II. «Christus in uns»
Grundlagen in der Bibel und den ersten Jahrhunderten des Christentums
1. Paulus
In der Theologischen Realenzyklopädie, dem wichtigsten repräsentativen Lexikon der deutschsprachigen Theologie, findet man unter dem Stichwort «Mystik» vier Unterpunkte: «religionsgeschichtlich», «kirchengeschichtlich», «systematischtheologisch» und «philosophisch». Vergleicht man diesen Aufriss mit anderen Artikeln desselben Standardwerkes, so fällt das Fehlen einer eigenen Thematisierung des biblischen Befundes auf. Dies gibt der lange Zeit vorherrschenden Deutung der Nachkriegstheologie insbesondere im Protestantismus Ausdruck. Während noch zu Beginn des 20. Jahrhunderts Albert Schweitzer eine große Abhandlung über Die Mystik des Apostels Paulus abfassen konnte, wurde aufgrund der theologiegeschichtlichen Entwicklung der folgenden Jahrzehnte zunehmend der Gedanke einer Verbindung der biblischen Grundlagen des Christentums mit mystischen Vorstellungen verdrängt und das Neue Testament deutlich in einen nichtmystischen Deutungshorizont hineingestellt. Inzwischen ist die Forschungslage hier etwas entspannter. Nicht nur ein Blick auf Paulus selbst, sondern auch die verstärkte Hinwendung zu seinen jüdischen Wurzeln spielt bei dieser Wahrnehmung in der Forschung eine Rolle. Im frühen Judentum hat man nämlich inzwischen zunehmend Ansätze zu mystischer Frömmigkeit und Theologie gefunden. So nimmt man an, dass die in Qumran gefundenen Sabbatlieder, die ausführliche Beschreibungen der himmlischen Hierarchien enthalten, auch dazu dienen sollten, eine nicht präziser zu fassende Gemeinschaft mit den Engeln zu bewirken, die durchaus als Transzendenzüberschreitung zu fassen wäre, wie sie oben als konstitutiv für Mystik festgestellt wurde. Zudem wird auch deutlich auf die Bedeutung des jüdischen Philosophen Philo von Alexandrien (ca. 20 v. Chr.–ca. 45 n. Chr.) verwiesen, über den platonische Motive ins hellenistische Judentum und vielleicht bis zu Paulus gelangt sein können – und Plato ist und bleibt die wichtigste philosophische Instanz für jede Form christlicher Mystik. Religionsgeschichtlich wäre eine «Mystik des Apostels Paulus» also kaum eine Überraschung.

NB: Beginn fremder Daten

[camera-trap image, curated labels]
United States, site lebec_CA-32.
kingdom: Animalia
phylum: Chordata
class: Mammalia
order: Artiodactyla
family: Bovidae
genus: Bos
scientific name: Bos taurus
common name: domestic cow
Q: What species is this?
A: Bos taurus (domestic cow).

Freilich wäre es auch nach dem oben vorgetragenen weiten Begriff von Mystik verkürzt, das Neue Testament insgesamt als mystisch oder auch nur den Apostel Paulus einfach als «Mystiker» zu deuten. Doch lassen seine eigenen zurückhaltenden Hinweise auf Transzendenzerfahrungen – die Entrückung in den dritten Himmel und das Paradies (2. Korinther 12,2–4) – wenigstens fragen, ob die Späteren tatsächlich nur einem Irrtum aufgesessen sind, als sie in seinem Werk Anhaltspunkte für mystisches Denken fanden. In der Tat spielen nämlich eine Fülle von Bildern und Aussagen aus den Briefen des Paulus für spätere christliche mystische Texte eine ganz entscheidende Rolle. Von besonderer Bedeutung ist dabei die Wandlung, die der Mensch durch die Taufe erfährt:
Oder wisst ihr nicht, dass alle, die wir auf Christus Jesus getauft sind, die sind in seinen Tod getauft? So sind wir ja mit ihm begraben durch die Taufe in den Tod, damit, wie Christus auferweckt ist von den Toten durch die Herrlichkeit des Vaters, auch wir in einem neuen Leben wandeln. (Römer 6,3–4)
Dieses neue Leben wird dann auch durch Formeln, die geradezu einen mystischen Identitätswechsel auszudrücken scheinen, beschrieben:
Ich lebe, doch nun nicht ich, sondern Christus lebt in mir. Denn was ich jetzt lebe im Fleisch, das lebe ich im Glauben an den Sohn Gottes, der mich geliebt hat und sich selbst für mich dahingegeben hat. (Galater 2,20)
Solche Aussagen machen deutlich, dass es für spätere Autoren genug Anhaltspunkte gab, Formulierungen des Apostels Paulus als mystisch zu verstehen, auch wenn diese Formulierungen vermutlich zunächst nur eine allgemeine Bestimmung der christlichen Existenz bedeuteten, nach der Deutung von Hans-Christoph Meier etwa so viel wie «bestimmt von Christus».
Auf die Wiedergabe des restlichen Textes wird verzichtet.